### Objective:
Format every line of the records below as a numbered list, omitting the blank lines and leaving out the pictures.

####################

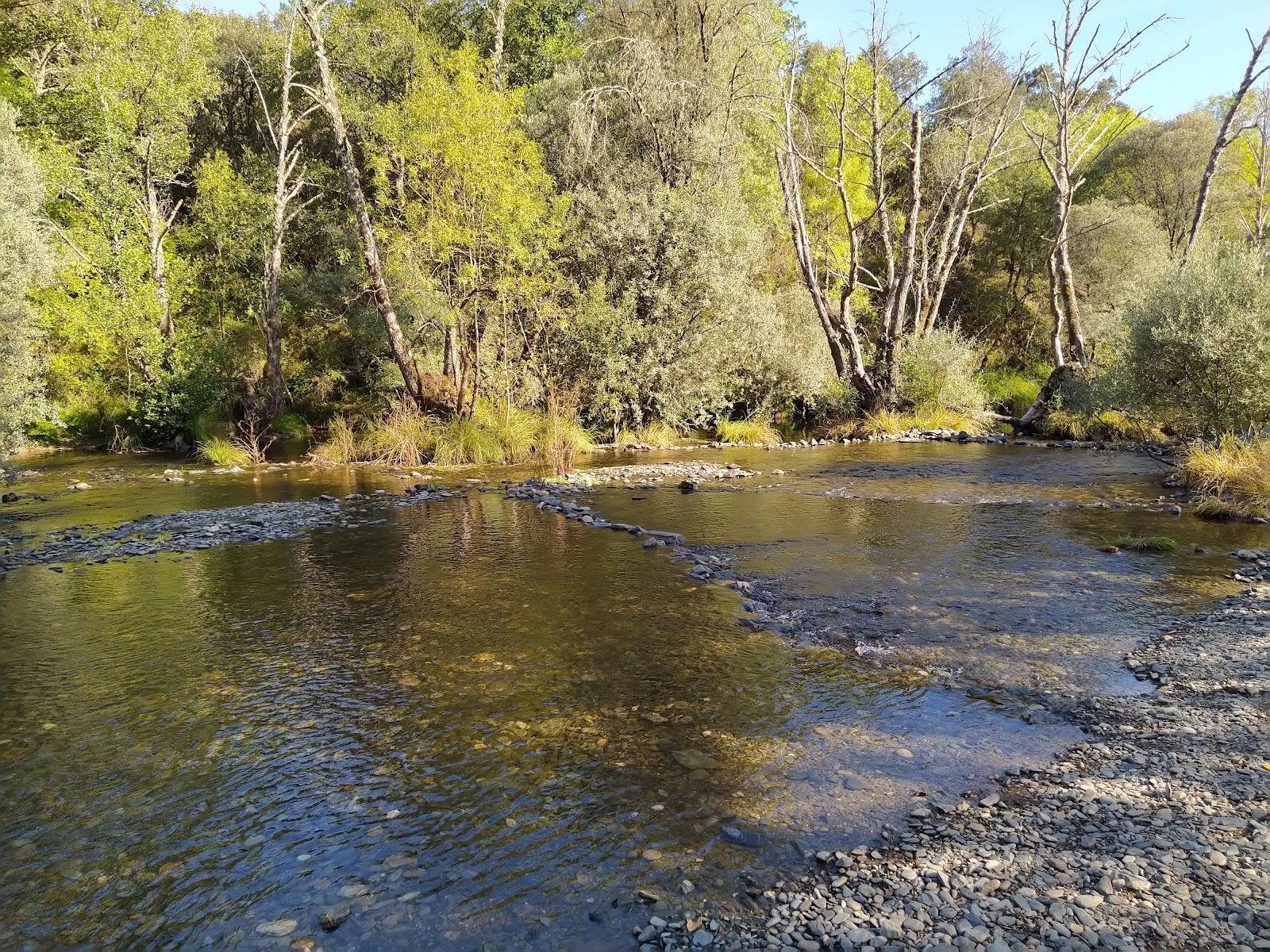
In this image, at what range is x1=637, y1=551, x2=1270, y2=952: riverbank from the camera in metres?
3.74

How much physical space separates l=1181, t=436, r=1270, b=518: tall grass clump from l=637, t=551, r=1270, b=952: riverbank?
954cm

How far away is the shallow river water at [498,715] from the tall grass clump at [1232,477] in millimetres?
1155

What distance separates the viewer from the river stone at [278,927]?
3980 millimetres

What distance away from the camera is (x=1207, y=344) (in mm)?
16047

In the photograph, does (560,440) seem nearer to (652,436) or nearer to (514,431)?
(514,431)

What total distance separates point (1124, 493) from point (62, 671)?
712 inches

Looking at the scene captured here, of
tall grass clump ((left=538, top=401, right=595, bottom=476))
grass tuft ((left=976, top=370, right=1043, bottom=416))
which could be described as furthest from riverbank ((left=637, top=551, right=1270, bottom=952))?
grass tuft ((left=976, top=370, right=1043, bottom=416))

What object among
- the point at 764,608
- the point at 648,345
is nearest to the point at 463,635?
the point at 764,608

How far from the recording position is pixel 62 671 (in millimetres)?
7562

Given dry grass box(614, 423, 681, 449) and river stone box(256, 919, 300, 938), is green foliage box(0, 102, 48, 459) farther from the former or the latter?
dry grass box(614, 423, 681, 449)

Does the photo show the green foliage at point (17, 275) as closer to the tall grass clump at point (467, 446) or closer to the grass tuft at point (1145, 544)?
the tall grass clump at point (467, 446)

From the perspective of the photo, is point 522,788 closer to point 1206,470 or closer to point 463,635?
point 463,635

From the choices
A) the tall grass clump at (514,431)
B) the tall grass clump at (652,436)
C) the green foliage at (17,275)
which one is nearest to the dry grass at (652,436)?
the tall grass clump at (652,436)

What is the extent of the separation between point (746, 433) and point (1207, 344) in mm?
14696
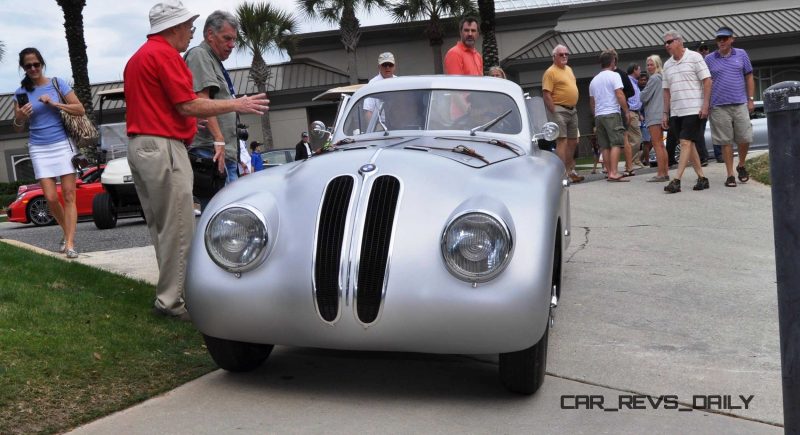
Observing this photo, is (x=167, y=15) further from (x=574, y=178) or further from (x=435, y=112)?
(x=574, y=178)

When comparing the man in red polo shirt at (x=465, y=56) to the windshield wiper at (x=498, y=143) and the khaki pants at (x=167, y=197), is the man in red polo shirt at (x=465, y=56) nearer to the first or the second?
the windshield wiper at (x=498, y=143)

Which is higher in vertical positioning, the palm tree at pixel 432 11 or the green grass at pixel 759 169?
the palm tree at pixel 432 11

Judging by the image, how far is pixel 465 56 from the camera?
29.3 ft

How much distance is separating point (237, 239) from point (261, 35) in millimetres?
30228

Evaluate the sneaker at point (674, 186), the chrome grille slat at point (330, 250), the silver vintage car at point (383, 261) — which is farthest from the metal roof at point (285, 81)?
the chrome grille slat at point (330, 250)

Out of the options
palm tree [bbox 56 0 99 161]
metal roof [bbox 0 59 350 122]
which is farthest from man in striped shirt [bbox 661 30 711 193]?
metal roof [bbox 0 59 350 122]

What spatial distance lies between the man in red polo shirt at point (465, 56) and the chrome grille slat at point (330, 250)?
195 inches

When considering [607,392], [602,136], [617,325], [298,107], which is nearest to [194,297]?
[607,392]

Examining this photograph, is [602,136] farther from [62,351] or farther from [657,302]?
[62,351]

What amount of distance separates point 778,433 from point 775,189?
1428mm

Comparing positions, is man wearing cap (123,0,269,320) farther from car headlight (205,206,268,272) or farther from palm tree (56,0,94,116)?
palm tree (56,0,94,116)

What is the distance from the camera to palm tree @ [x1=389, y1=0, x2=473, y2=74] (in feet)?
107

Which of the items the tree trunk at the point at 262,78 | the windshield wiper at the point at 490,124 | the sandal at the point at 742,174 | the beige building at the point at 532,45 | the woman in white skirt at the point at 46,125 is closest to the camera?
the windshield wiper at the point at 490,124

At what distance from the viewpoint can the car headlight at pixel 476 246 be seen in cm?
368
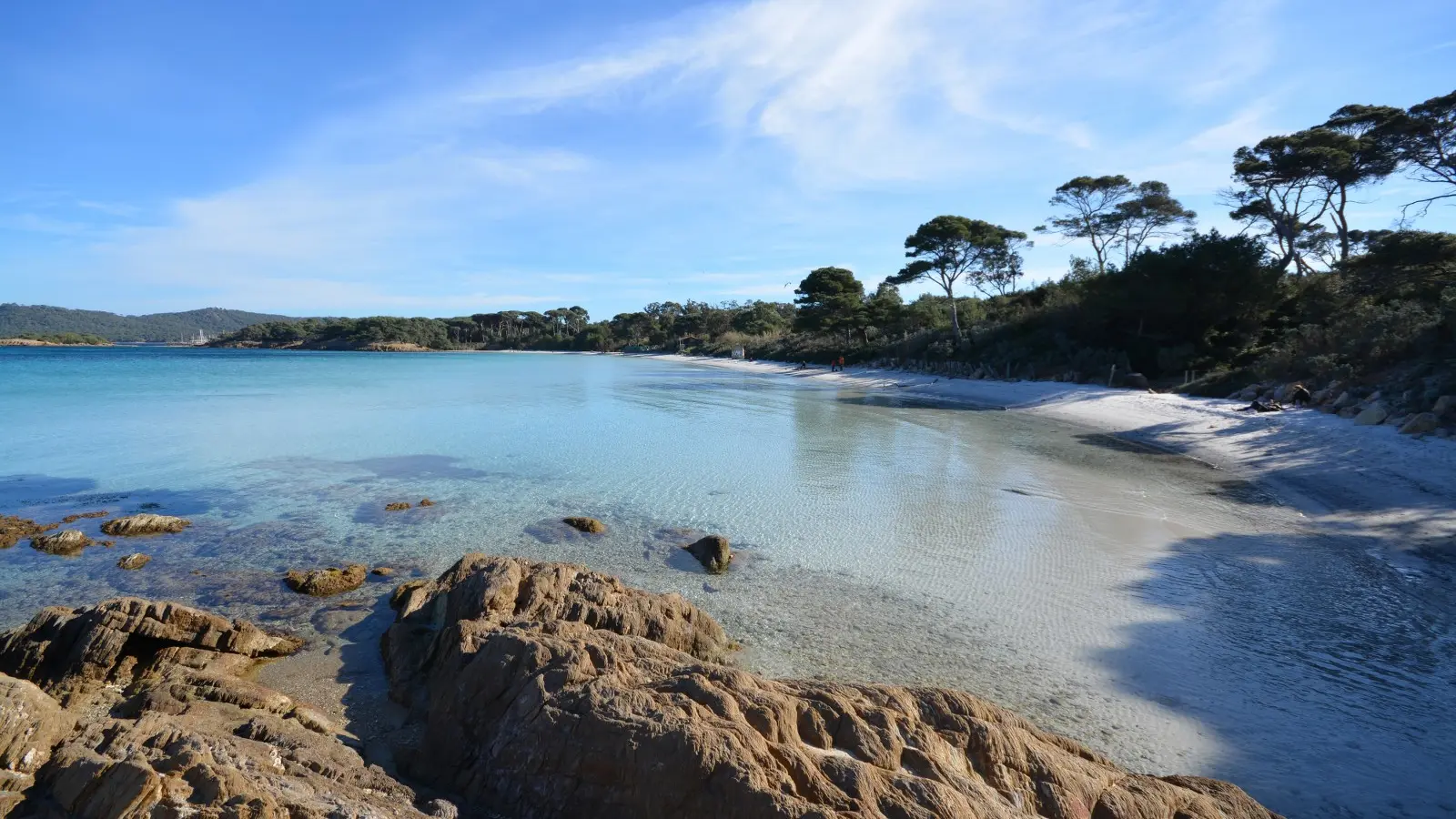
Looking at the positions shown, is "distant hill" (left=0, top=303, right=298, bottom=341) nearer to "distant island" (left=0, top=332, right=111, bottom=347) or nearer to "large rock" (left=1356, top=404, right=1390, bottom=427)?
"distant island" (left=0, top=332, right=111, bottom=347)

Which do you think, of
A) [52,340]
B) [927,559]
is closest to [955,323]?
[927,559]

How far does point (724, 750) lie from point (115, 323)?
20540cm

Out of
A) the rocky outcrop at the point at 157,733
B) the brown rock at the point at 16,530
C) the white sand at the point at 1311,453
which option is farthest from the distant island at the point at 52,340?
the white sand at the point at 1311,453

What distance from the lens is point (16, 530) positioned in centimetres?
841

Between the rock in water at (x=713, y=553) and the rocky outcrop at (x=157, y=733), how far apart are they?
4.17 meters

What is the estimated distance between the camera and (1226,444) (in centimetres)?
1511

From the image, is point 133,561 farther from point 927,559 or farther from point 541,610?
point 927,559

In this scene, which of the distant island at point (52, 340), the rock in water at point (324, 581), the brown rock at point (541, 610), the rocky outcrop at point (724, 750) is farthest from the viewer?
the distant island at point (52, 340)

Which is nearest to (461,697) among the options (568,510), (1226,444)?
(568,510)

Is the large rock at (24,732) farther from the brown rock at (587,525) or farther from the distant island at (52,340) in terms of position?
the distant island at (52,340)

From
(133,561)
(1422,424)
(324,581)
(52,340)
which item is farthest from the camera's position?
(52,340)

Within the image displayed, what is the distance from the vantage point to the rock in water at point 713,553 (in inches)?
303

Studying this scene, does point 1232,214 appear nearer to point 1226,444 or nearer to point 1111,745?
point 1226,444

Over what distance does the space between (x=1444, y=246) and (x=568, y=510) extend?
24.6 meters
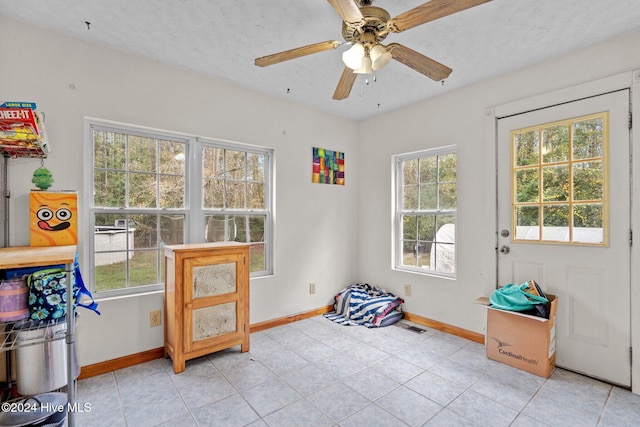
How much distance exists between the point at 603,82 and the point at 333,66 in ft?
Answer: 6.59

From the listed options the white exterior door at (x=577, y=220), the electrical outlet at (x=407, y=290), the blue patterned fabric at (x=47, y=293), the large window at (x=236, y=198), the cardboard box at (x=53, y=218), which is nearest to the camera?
the blue patterned fabric at (x=47, y=293)

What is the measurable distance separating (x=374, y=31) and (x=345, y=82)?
0.48m

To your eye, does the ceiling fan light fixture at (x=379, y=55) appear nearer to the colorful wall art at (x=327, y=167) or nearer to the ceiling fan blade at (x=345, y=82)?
the ceiling fan blade at (x=345, y=82)

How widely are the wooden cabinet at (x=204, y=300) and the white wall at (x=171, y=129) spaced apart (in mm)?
351

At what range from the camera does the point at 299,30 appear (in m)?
2.16

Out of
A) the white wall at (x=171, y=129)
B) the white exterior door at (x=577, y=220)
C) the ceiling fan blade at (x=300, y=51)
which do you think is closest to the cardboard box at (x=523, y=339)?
the white exterior door at (x=577, y=220)

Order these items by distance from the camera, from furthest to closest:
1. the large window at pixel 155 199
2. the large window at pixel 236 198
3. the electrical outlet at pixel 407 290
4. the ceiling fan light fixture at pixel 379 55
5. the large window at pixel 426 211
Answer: the electrical outlet at pixel 407 290 < the large window at pixel 426 211 < the large window at pixel 236 198 < the large window at pixel 155 199 < the ceiling fan light fixture at pixel 379 55

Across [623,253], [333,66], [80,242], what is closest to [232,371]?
[80,242]

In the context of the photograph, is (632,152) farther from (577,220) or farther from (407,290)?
(407,290)

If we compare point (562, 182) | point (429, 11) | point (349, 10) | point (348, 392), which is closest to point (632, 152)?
point (562, 182)

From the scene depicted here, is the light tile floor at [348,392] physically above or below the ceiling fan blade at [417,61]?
below

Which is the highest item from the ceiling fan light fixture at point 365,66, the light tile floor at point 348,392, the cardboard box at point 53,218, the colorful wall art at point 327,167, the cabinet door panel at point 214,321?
the ceiling fan light fixture at point 365,66

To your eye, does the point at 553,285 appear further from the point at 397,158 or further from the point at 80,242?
the point at 80,242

####################

### Written reply:
1. In this image, at what range is x1=637, y1=551, x2=1270, y2=952: riverbank from the camera in metres?
2. 3.74
3. How much physical space separates l=1181, t=436, r=1270, b=518: tall grass clump from l=637, t=551, r=1270, b=952: riverbank?
4. 954cm
5. How far away is the shallow river water at [498,715] from the tall grass clump at [1232,477] in millimetres?
6. 1155
7. What distance separates the viewer from the river stone at [278,927]?
8. 3980 millimetres
9. What distance away from the camera is (x=1207, y=344) (in mm)?
10. 16047
11. In the photograph, does (560,440) seem nearer to (652,436) or nearer to (514,431)?
12. (514,431)
13. What total distance separates point (1124, 493) from point (62, 671)?
14. 712 inches
15. Looking at the scene captured here, of
16. tall grass clump ((left=538, top=401, right=595, bottom=476))
17. grass tuft ((left=976, top=370, right=1043, bottom=416))
18. which could be described as furthest from riverbank ((left=637, top=551, right=1270, bottom=952))?
19. grass tuft ((left=976, top=370, right=1043, bottom=416))
20. What object among
21. - the point at 764,608
22. - the point at 648,345
23. is nearest to the point at 463,635?
24. the point at 764,608
25. How far from the recording position is pixel 62 671 (in millimetres)?
26. 7562
27. Given dry grass box(614, 423, 681, 449) and river stone box(256, 919, 300, 938), is green foliage box(0, 102, 48, 459) farther from the former or the latter?
28. dry grass box(614, 423, 681, 449)
29. Does the photo show the green foliage at point (17, 275) as closer to the tall grass clump at point (467, 446) or closer to the grass tuft at point (1145, 544)?
30. the tall grass clump at point (467, 446)
31. From the perspective of the photo, is point 522,788 closer to point 1206,470 or closer to point 463,635?
32. point 463,635
33. From the choices
34. A) the tall grass clump at (514,431)
35. B) the tall grass clump at (652,436)
36. C) the green foliage at (17,275)
37. which one is nearest to the dry grass at (652,436)?
38. the tall grass clump at (652,436)
39. What is the extent of the separation between point (746, 433) and point (1207, 344) in mm?
40. 14696
41. Observing this photo, is (x=167, y=15) further from (x=574, y=178) or further from (x=435, y=112)?
42. (x=574, y=178)
43. When comparing the man in red polo shirt at (x=465, y=56) to the windshield wiper at (x=498, y=143) and the khaki pants at (x=167, y=197), is the man in red polo shirt at (x=465, y=56) nearer to the first or the second?
44. the windshield wiper at (x=498, y=143)
45. Which is higher in vertical positioning, the palm tree at pixel 432 11 or the green grass at pixel 759 169?
46. the palm tree at pixel 432 11
47. Judging by the image, how far is pixel 465 56 from the camera?
48. 29.3 ft
49. How much distance is separating point (237, 239) from point (261, 35) in millimetres?
50. 30228
51. Evaluate the sneaker at point (674, 186), the chrome grille slat at point (330, 250), the silver vintage car at point (383, 261) — which is farthest from the metal roof at point (285, 81)?
52. the chrome grille slat at point (330, 250)
53. Out of the options
54. palm tree [bbox 56 0 99 161]
55. metal roof [bbox 0 59 350 122]
56. which is farthest from man in striped shirt [bbox 661 30 711 193]?
57. metal roof [bbox 0 59 350 122]
58. What spatial distance lies between the man in red polo shirt at point (465, 56) and the chrome grille slat at point (330, 250)?
59. 195 inches
60. When considering [607,392], [602,136], [617,325], [298,107], which is nearest to [194,297]?
61. [607,392]
62. Examining this photograph, is [602,136] farther from [62,351] or farther from [657,302]?
63. [62,351]
64. What amount of distance separates point 778,433 from point 775,189?
65. 1428mm
66. Comparing positions, is man wearing cap (123,0,269,320) farther from car headlight (205,206,268,272) or farther from palm tree (56,0,94,116)?
67. palm tree (56,0,94,116)
68. What is the distance from the camera to palm tree @ [x1=389, y1=0, x2=473, y2=74] (in feet)?
69. 107
70. Which of the items the tree trunk at the point at 262,78 | the windshield wiper at the point at 490,124 | the sandal at the point at 742,174 | the beige building at the point at 532,45 | the woman in white skirt at the point at 46,125 is closest to the camera?
71. the windshield wiper at the point at 490,124
72. At what distance from the viewpoint can the car headlight at pixel 476 246 be seen in cm?
73. 368
74. Looking at the positions shown, is "distant hill" (left=0, top=303, right=298, bottom=341) nearer to "distant island" (left=0, top=332, right=111, bottom=347) or nearer to "large rock" (left=1356, top=404, right=1390, bottom=427)?
75. "distant island" (left=0, top=332, right=111, bottom=347)
76. Which do you think, of
77. A) [52,340]
78. B) [927,559]
79. is closest to [955,323]?
80. [927,559]
81. How far does point (724, 750) lie from point (115, 323)?
82. 20540cm
83. Out of
84. A) the rocky outcrop at the point at 157,733
85. B) the brown rock at the point at 16,530
86. C) the white sand at the point at 1311,453
87. which option is farthest from the distant island at the point at 52,340?
88. the white sand at the point at 1311,453
89. What distance from the lens is point (16, 530) positioned in centimetres?
90. 841
91. Between the rock in water at (x=713, y=553) and the rocky outcrop at (x=157, y=733), how far apart are they?
92. 4.17 meters
93. What is the estimated distance between the camera and (1226,444) (in centimetres)?
94. 1511
95. From the image, is point 133,561 farther from point 927,559 or farther from point 541,610?
96. point 927,559
97. In this scene, which of the distant island at point (52, 340), the rock in water at point (324, 581), the brown rock at point (541, 610), the rocky outcrop at point (724, 750) is farthest from the viewer?
98. the distant island at point (52, 340)
99. Which is nearest to (461,697) among the options (568,510), (1226,444)?
100. (568,510)
101. Is the large rock at (24,732) farther from the brown rock at (587,525) or farther from the distant island at (52,340) in terms of position?
102. the distant island at (52,340)
103. From
104. (133,561)
105. (1422,424)
106. (324,581)
107. (52,340)
108. which item is farthest from the camera's position?
109. (52,340)
110. Within the image displayed, what is the distance from the vantage point to the rock in water at point 713,553 (in inches)?
111. 303
112. Studying this scene, does point 1232,214 appear nearer to point 1226,444 or nearer to point 1111,745?
113. point 1226,444
114. Over what distance does the space between (x=1444, y=246) and (x=568, y=510) extend?
115. 24.6 meters
116. How much distance exists between the point at 603,82 and the point at 333,66 in ft?
117. Answer: 6.59
118. From the listed options the white exterior door at (x=577, y=220), the electrical outlet at (x=407, y=290), the blue patterned fabric at (x=47, y=293), the large window at (x=236, y=198), the cardboard box at (x=53, y=218), which is nearest to the camera?
119. the blue patterned fabric at (x=47, y=293)
120. What is the measurable distance separating (x=374, y=31) and (x=345, y=82)?
121. 0.48m
122. To your eye, does the ceiling fan light fixture at (x=379, y=55) appear nearer to the colorful wall art at (x=327, y=167) or nearer to the ceiling fan blade at (x=345, y=82)?
123. the ceiling fan blade at (x=345, y=82)
124. How widely are the wooden cabinet at (x=204, y=300) and the white wall at (x=171, y=129) spaced apart (in mm)?
125. 351
126. At what range from the camera does the point at 299,30 appear (in m)?
127. 2.16
128. Out of
129. A) the white wall at (x=171, y=129)
130. B) the white exterior door at (x=577, y=220)
131. C) the ceiling fan blade at (x=300, y=51)
132. which do you think is closest to the cardboard box at (x=523, y=339)?
133. the white exterior door at (x=577, y=220)
134. Order these items by distance from the camera, from furthest to closest:
135. 1. the large window at pixel 155 199
136. 2. the large window at pixel 236 198
137. 3. the electrical outlet at pixel 407 290
138. 4. the ceiling fan light fixture at pixel 379 55
139. 5. the large window at pixel 426 211
140. Answer: the electrical outlet at pixel 407 290 < the large window at pixel 426 211 < the large window at pixel 236 198 < the large window at pixel 155 199 < the ceiling fan light fixture at pixel 379 55
141. Across [623,253], [333,66], [80,242], what is closest to [232,371]?
142. [80,242]
143. In the context of the photograph, is (632,152) farther from (577,220) or farther from (407,290)?
144. (407,290)
145. If we compare point (562, 182) | point (429, 11) | point (349, 10) | point (348, 392), which is closest to point (632, 152)?
146. point (562, 182)
147. From the scene depicted here, is the light tile floor at [348,392] physically above or below the ceiling fan blade at [417,61]?
148. below
149. Which is the highest item from the ceiling fan light fixture at point 365,66, the light tile floor at point 348,392, the cardboard box at point 53,218, the colorful wall art at point 327,167, the cabinet door panel at point 214,321?
150. the ceiling fan light fixture at point 365,66
151. To your eye, does the point at 553,285 appear further from the point at 397,158 or further from the point at 80,242?
152. the point at 80,242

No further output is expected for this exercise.